Fernandinho is perhaps the player who epitomises this disappointment most. A truly fantastic midfielder in his time at Shakhtar, yet now a place-filler who hardly contributes. This squad's average age is also 29.1, a sign that it is coming to the end of it's cycle and will need overhauling with conviction soon; only Sergio Aguero, Wilfried Bony and Eliaquim Mangala are under the age of 27 . Why shouldn't Pellegrini, with his ideals now lain in the club, oversee that transition?

What is to be gained from bringing in someone new and burdening them with the elusive task of assembling a new team? And what if they fail? Do you then restart this interminably unproductive cycle until someone gets lucky, displacing all long term consistency and continuity within the club?

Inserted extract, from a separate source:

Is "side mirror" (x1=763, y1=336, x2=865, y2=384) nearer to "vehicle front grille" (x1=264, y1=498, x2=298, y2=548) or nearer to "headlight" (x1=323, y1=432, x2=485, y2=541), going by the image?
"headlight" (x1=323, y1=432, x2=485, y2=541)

If City's board can attract a candidate of the highest calibre, a Diego Simeone or a Carlo Ancelloti, or - whisper it quietly - a Pep Guardiola, then it's a risk worth taking. But beside that very minor elite of the world's best managers, City won't find a superior alternative to Pellegrini.

It's worth remembering the last manager in England to win a double in his first season before being sacked prematurely the following year for winning nothing. That was Carlo Ancelloti at Chelsea, and his dismissal remains one of the most ridiculous decisions in the Abramovic era.

Pellegrini has asserted his confidence in assurances that he's under no direct pressure to win anything this year. But then Roberto Mancini made worryingly identical remarks this time two years ago - he appeared assured that his position was tenable, only to be shown the door.

It's a difficult position to call and City should act wisely. Pellegrini is an excellent manager and should be gifted more time on the assumption that City don't have access to that bracket of superior alternatives.